In the airport's biggest rollout yet of self-service check-in kiosks, close to 25 new machines have been installed across SIA and SilkAir's check-in rows.
After a passenger has his passport verified, the machine prints the boarding pass and luggage tags.
All the passenger has to do is tag the bags and drop them off at designated counters, before heading to immigration. Those with no check-in bags can head straight to immigration without having to stop at the manned counters.
When The Straits Times visited T2 yesterday, a steady stream of travellers were using the kiosks, assisted by ground staff.
EASY TO USE
It's the first time I'm using a self-service check-in kiosk and it's really easy and convenient. It took me just a couple of minutes to get everything done.
MR JEFFREY LIM, 36, a marketing executive
Marketing executive Jeffrey Lim, 36, said: "It's the first time I'm using a self-service check-in kiosk and it's really easy and convenient.
"It took me just a couple of minutes to get everything done. I'll definitely use it again."

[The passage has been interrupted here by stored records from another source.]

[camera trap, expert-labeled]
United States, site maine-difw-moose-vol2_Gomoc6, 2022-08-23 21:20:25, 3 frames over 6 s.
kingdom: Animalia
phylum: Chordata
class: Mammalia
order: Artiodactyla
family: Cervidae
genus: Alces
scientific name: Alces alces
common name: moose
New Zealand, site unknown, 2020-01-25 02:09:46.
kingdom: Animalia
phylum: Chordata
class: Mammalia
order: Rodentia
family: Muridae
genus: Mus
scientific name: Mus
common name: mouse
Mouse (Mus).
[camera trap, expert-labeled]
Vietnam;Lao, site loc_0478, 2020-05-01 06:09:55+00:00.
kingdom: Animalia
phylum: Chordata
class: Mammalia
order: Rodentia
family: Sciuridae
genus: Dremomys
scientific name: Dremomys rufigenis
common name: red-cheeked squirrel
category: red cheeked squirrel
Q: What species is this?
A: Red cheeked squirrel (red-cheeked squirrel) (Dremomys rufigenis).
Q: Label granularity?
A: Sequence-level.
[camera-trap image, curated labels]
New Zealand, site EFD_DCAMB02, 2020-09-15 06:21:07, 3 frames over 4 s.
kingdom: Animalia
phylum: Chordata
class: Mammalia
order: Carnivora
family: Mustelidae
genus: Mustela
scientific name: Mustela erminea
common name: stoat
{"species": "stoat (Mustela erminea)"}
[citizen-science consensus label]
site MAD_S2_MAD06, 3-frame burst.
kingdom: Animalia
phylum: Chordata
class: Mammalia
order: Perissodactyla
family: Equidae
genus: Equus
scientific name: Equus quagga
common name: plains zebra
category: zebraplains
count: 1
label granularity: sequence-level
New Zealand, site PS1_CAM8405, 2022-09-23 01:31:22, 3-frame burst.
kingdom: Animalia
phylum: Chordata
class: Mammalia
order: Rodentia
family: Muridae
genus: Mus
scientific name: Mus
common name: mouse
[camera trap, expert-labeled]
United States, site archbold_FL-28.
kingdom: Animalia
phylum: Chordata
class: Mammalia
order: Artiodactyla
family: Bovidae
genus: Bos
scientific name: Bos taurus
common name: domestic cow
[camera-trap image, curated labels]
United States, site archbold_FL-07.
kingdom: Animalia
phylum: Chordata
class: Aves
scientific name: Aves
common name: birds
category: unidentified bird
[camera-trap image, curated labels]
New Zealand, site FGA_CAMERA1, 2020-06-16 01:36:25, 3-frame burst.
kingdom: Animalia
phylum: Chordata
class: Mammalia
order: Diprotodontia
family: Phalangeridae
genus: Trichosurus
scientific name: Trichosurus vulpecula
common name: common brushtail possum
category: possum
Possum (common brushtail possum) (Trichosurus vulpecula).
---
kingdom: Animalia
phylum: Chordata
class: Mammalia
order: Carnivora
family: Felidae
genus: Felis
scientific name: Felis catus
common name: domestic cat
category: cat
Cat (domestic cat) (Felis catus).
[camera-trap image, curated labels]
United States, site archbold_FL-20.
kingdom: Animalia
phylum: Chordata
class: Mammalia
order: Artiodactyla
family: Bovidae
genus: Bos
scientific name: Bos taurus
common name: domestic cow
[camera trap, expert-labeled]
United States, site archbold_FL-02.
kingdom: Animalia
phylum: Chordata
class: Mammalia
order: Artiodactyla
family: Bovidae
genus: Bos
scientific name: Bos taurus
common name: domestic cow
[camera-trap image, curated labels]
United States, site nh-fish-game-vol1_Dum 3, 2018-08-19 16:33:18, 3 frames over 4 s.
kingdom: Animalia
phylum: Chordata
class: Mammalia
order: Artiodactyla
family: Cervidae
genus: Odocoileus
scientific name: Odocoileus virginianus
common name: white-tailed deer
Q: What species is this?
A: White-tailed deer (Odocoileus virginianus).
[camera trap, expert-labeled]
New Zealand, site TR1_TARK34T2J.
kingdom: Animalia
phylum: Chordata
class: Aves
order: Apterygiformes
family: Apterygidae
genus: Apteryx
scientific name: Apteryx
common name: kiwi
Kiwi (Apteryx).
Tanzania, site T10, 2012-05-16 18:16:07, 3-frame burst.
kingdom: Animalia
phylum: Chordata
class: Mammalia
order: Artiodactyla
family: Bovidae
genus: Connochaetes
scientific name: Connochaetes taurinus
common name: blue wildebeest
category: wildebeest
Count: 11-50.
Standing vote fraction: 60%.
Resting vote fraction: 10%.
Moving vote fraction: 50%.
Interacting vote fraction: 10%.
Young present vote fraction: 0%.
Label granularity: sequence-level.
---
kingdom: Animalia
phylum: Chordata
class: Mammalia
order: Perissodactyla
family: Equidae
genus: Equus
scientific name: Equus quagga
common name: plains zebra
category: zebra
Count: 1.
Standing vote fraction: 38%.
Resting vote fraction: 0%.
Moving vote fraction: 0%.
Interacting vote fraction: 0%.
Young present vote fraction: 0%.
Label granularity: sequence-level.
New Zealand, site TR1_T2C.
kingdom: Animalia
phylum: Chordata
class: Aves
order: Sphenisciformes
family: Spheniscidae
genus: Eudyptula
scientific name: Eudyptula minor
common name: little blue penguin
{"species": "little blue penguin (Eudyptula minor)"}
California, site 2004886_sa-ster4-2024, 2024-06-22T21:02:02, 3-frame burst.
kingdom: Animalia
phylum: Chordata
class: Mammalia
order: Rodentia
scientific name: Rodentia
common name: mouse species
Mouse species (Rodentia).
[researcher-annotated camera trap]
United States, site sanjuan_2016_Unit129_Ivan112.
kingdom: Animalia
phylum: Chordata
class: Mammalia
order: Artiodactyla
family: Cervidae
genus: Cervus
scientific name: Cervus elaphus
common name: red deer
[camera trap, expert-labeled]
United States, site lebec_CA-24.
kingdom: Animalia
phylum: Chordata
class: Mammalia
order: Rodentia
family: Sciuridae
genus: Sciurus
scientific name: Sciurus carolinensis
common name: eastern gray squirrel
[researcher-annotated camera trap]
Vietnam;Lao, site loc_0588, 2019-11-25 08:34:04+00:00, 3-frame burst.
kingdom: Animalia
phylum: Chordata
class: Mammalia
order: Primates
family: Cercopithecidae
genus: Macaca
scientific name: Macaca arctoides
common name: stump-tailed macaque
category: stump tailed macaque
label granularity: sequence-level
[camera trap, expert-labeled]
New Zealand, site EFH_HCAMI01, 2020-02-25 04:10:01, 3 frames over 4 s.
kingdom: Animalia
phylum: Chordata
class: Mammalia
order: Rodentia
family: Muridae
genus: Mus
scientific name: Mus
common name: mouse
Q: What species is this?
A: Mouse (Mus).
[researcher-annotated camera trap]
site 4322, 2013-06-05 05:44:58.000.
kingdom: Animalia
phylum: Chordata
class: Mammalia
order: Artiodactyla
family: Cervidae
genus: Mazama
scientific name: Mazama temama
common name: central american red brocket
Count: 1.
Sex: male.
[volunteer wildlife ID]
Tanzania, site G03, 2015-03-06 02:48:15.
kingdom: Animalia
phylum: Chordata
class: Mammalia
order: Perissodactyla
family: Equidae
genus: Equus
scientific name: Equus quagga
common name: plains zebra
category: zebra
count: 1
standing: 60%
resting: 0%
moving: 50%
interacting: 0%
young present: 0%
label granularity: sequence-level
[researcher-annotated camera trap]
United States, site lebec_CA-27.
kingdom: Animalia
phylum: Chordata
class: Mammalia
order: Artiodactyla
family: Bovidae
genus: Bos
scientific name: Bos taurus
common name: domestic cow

Indonesian housewife Rina Wati, 44, said: "It is a simple machine to use, which is good, especially for older travellers."
The machines, introduced about two weeks ago, are located mainly in front of the check-in counters.
Low-cost carrier Jetstar Asia was the first airline at Changi to introduce such kiosks last year.
SIA spokesman Nicholas Ionides said the kiosks are part of a suite of "Fast and Seamless Travel" (Fast) initiatives by Changi Airport to cater to passenger traffic growth.
Changi Airport Group spokesman Ivan Tan said: "The entire check-in sequence - including printing of boarding pass and bag tags, together with tagging and baggage drop-off - can be done in a matter of minutes.
"The time taken is expected to reduce as travellers gain familiarity with this mode of processing, given the growing use of automated check-in options in airports around the world."
Automation will also help raise efficiency and productivity of check-in operations, thereby providing cost savings for airlines, according to Mr Tan.
With manpower costs rising amid a tight labour situation, Changi Airport, its airlines, ground-handling firms and other partners are pushing for automation.
For travellers, this will mean getting used to fewer manned counters and more machines at the existing terminals as well as at T4, which opens in 2017.
Mr Tan said Changi Airport is in talks with other carriers to expand the use of the check-in kiosks.